> _PROBLEM REQUIREMENTS_:
Copy out each line of the material exactly. Pictures do not belong in the copy.

> _DATASET SECTION_:
>>>>>

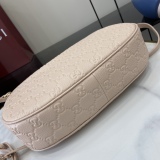 G*ucci Top Bag 32*24*7CM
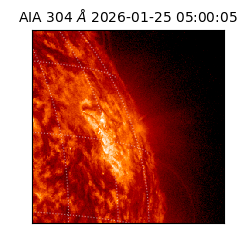 saia - 2026-01-25T05:00:05.130000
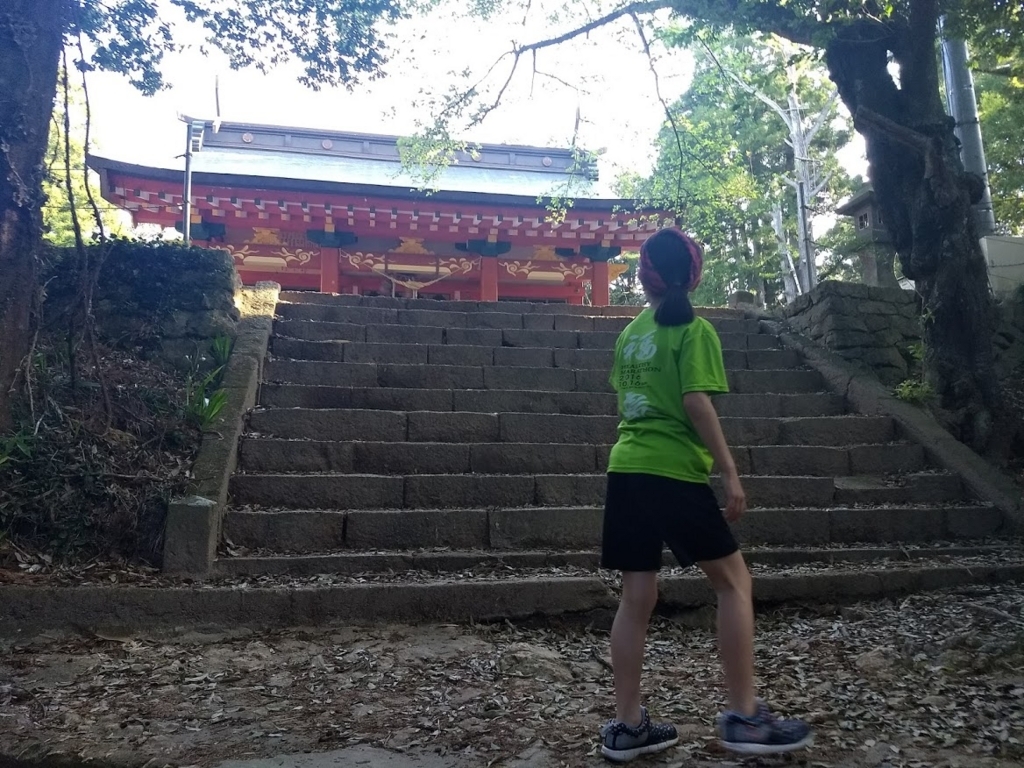 f:id:TOMSAI:20180501193307j:plain f:id:TOMSAI:20180501193307j:plain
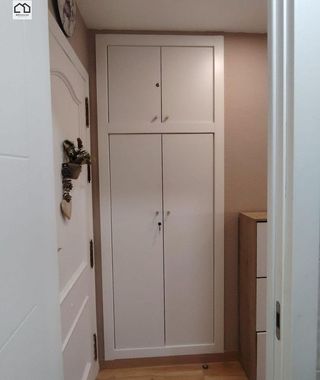 Piso en venta en Playa del Cura en Torrevieja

<<<<<

> _WRITTEN SOLUTION_:
 G*ucci Top Bag 32*24*7CM
 saia - 2026-01-25T05:00:05.130000
 f:id:TOMSAI:20180501193307j:plain f:id:TOMSAI:20180501193307j:plain
 Piso en venta en Playa del Cura en Torrevieja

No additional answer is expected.